Я двинулась прочь от чересчур бдительной старушки. Очень скоро я вышла к большому шоссе, по которому нескончаемой вереницей двигались машины. До автобусной остановки было метров триста.
Когда я до нее добралась, на мне нитки сухой не осталось. Дождь продолжал идти. Я хотела спрятаться под навес, но под ним в ожидании автобуса столпилось много народу. Люди очень плотно стояли друг к другу и делали вид, что меня не замечают. На мое счастье, вскоре подкатил автобус, и все они устремились к открывшимся дверям. Остановка вмиг опустела. Я села на лавочку. У меня зуб на зуб не попадал от холода. Я взглянула на расписание: следующий автобус должен быть только через час.
Но что мне проку от расписания, если автобусом я воспользоваться не смогу, так как у меня нет ни копейки денег. В этот момент я пожалела, что оставила в доме чемодан с евро. Достаточно было всего одной бумажки, чтобы я смогла взять такси и доехать до любого конца Москвы. Но возвращаться обратно я не согласилась бы ни за какие миллионы.
Я набрала несколько номеров, которые мне подсказала моя дырявая память. Достижения прогресса с одной стороны облегчают нашу жизнь, а с другой — делают нас совершенно беспомощными в форс–мажорных обстоятельствах.

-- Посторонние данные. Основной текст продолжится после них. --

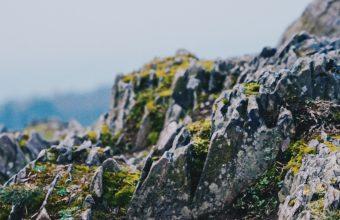 4K Rocks Stones Moss Wallpaper 3840x2160 340x220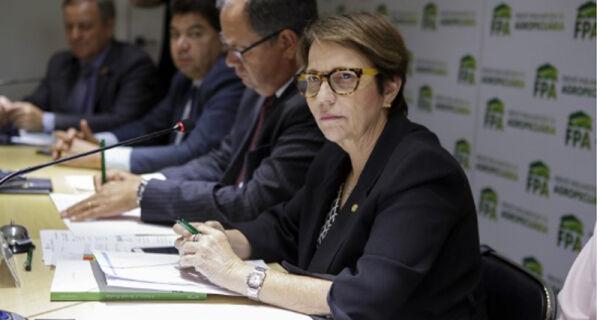 FPA analisa decisão do STF sobre constitucionalidade do Funrural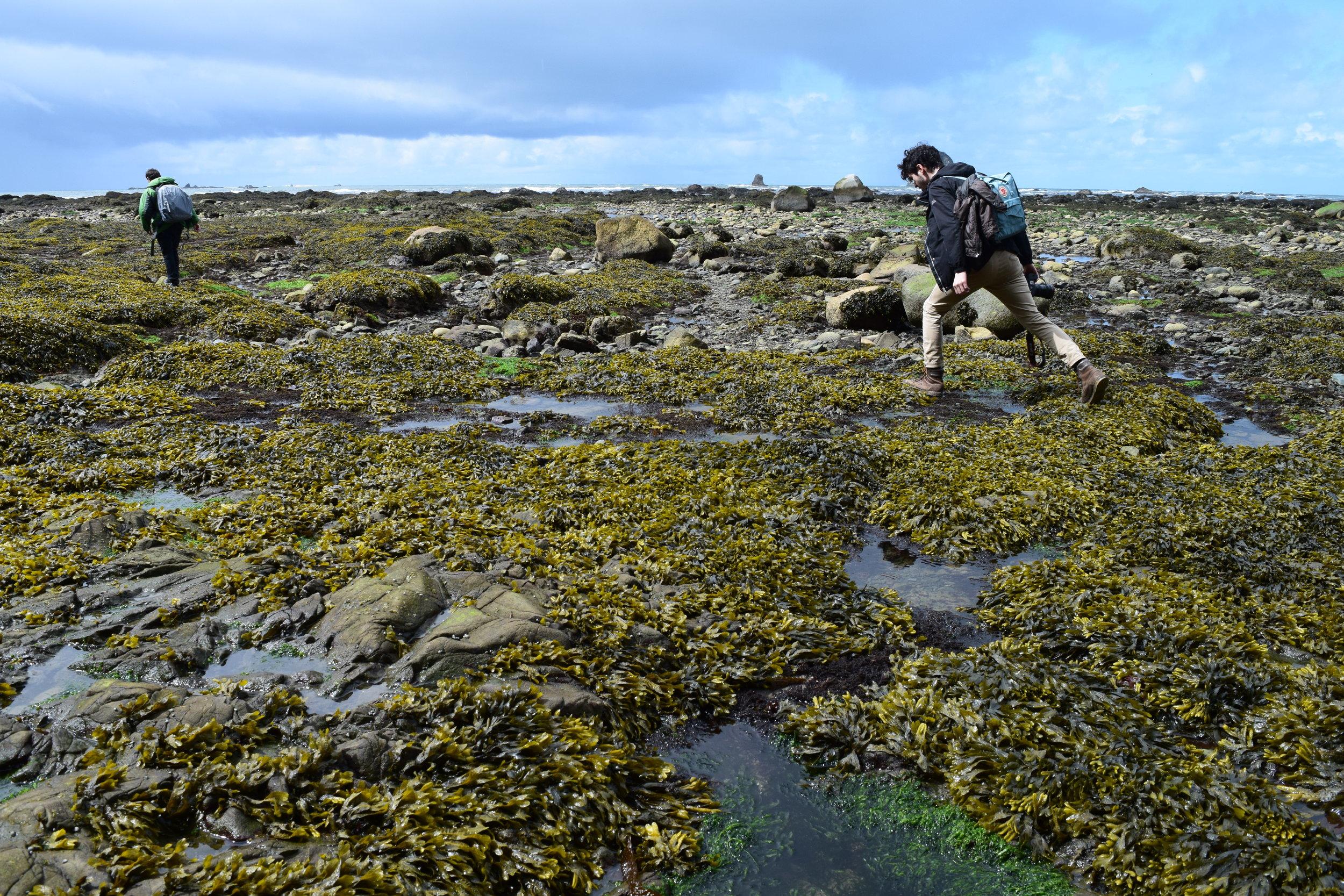 4 - Low Tide Coastal Trek.jpg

Зачем помнить телефонные номера, если их можно внести в записную книжку мобильного телефона. Зато, оставшись без него, я не могу вспомнить ни одного номера. Те, кому я позвонила, оказались вне зоны досягаемости.
Неожиданно мобильный угрожающе загудел и завибрировал. На его экране появилось сообщение: «Поиск сети».
«Зараза, — выругалась я про себя, — не дай бог вырубится! Что я буду тогда делать?»
Я мучительно терзала свою память, но безуспешно. К тому же меня всю трясло от холода. Чтобы согреть руки, я засунула их в карманы сарафана и нащупала в одном из них клочок бумаги. Я развернула его. На нем был записан телефон Консуэлы. Но мобильный все еще находился в поисках сети. Минут через десять он ее наконец нашел. Как же я обрадовалась, когда услышала голос своей знакомой! В двух словах я объяснила ситуацию. Она сказала, что будет через полчаса, и велела ее непременно дождаться.
Я с тоской смотрела на проезжающие мимо автомобили. Тем, кто находился внутри, было тепло и сухо, их никто не похищал. Вероятно, у них тоже были проблемы, но чужие проблемы нам всегда кажутся менее значительными, чем наши собственные. Время словно остановилось. Я тряслась от холода и мечтала только о кружечке горячего чая.